Train special-char proportion: 82.89999999999999 %
Test special-char proportion: 83.125 %


Both the training and testing sets contain a high proportion of texts with special characters (~83%), indicating that such characters are a natural part of the dataset rather than noise. The almost identical proportions between the two splits show that the character-level structure of the writing is consistent across the dataset.

In [None]:
#Check repetition
def char_repetition(text):
    return bool(re.search(r"(.)\1{2,}", text))   # 3+ repeated characters

In [None]:
def word_repetition(text):
    words = text.lower().split()
    for i in range(len(words)-2):
        if words[i] == words[i+1] == words[i+2]:
            return True
    return False

In [None]:
def repetition_proportion(df):
    char_rep = df['text'].apply(char_repetition).mean() * 100
    word_rep = df['text'].apply(word_repetition).mean() * 100
    return char_rep, word_rep

In [None]:
train_char_rep, train_word_rep = repetition_proportion(train_df)
test_char_rep, test_word_rep = repetition_proportion(test_df)

print("Train char repetition:", train_char_rep, "%")
print("Train word repetition:", train_word_rep, "%")
print("Test char repetition:", test_char_rep, "%")
print("Test word repetition:", test_word_rep, "%")
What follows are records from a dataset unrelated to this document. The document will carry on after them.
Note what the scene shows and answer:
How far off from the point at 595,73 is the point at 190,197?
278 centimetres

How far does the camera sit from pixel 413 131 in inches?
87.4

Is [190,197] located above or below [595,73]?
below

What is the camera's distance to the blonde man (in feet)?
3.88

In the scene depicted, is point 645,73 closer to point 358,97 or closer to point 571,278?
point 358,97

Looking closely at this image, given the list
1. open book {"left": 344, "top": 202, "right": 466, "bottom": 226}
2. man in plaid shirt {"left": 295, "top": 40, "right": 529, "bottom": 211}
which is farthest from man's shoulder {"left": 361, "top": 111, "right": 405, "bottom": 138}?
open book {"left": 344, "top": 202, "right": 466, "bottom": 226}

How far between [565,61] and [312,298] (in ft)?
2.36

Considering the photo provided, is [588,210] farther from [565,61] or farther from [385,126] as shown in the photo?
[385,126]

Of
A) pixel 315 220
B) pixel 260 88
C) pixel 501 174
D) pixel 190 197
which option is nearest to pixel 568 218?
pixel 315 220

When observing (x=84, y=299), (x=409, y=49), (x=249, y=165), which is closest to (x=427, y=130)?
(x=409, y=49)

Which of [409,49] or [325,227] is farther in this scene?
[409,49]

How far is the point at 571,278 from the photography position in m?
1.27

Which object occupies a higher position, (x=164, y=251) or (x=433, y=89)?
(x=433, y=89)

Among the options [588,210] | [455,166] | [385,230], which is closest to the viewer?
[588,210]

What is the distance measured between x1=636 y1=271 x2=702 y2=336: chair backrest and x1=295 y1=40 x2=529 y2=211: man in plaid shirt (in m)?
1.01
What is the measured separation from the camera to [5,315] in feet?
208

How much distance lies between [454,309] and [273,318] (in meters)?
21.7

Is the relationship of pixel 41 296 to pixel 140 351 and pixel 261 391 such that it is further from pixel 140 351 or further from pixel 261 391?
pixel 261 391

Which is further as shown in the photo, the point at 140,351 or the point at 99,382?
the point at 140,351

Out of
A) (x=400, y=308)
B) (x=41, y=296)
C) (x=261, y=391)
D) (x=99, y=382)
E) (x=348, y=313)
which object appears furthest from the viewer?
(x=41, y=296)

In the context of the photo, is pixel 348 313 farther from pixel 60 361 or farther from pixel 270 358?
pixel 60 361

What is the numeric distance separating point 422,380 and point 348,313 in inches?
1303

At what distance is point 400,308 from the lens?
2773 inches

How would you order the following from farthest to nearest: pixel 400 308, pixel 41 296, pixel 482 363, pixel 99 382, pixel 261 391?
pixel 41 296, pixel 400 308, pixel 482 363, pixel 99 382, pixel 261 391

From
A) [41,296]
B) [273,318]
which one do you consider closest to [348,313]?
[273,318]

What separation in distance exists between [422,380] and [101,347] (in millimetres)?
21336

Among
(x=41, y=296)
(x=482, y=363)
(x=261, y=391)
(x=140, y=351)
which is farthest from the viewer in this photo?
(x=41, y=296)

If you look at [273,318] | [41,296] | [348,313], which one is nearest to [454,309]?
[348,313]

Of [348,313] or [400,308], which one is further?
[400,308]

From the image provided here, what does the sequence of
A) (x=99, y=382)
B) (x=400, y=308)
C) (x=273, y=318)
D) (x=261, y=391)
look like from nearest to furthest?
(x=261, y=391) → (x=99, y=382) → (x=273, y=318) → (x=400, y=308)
Train char repetition: 6.7 %
Train word repetition: 0.1 %
Test char repetition: 4.0625 %
Test word repetition: 0.0 %


Both training and testing sets show very low levels of repeated characters and almost no repeated words. This indicates that the dataset does not contain informal or exaggerated writing patterns, and the stylistic consistency between train and test is high. The slight difference in character repetition (6.7% vs. 4.06%) is minimal and does not suggest any meaningful shift in writing style across the splits.

# Conclusion

The dataset consists of 1000 training samples and 320 testing samples, with two notable distribution shifts between splits. There is a clear label imbalance, as the test set contains disproportionately more Label 1 samples and significantly fewer Label 2 samples compared to the training set, which may bias evaluation by inflating performance on Label 1 and suppressing it for Label 2. Second, the test set includes longer and more complex texts, with higher average length and a larger proportion of very long samples, introducing a mild difficulty shift that could affect models sensitive to input length. Aside from these differences, the two splits are highly consistent: both exhibit similar vocabulary size, OOV-like rates (16.6%), stopword proportions (37%), rare-word distributions, and an unusually high but stable level of special characters (83%), indicating that the writing style and lexical structure are uniform. Repetition levels are also low across both sets, suggesting clean and formal text with no noise.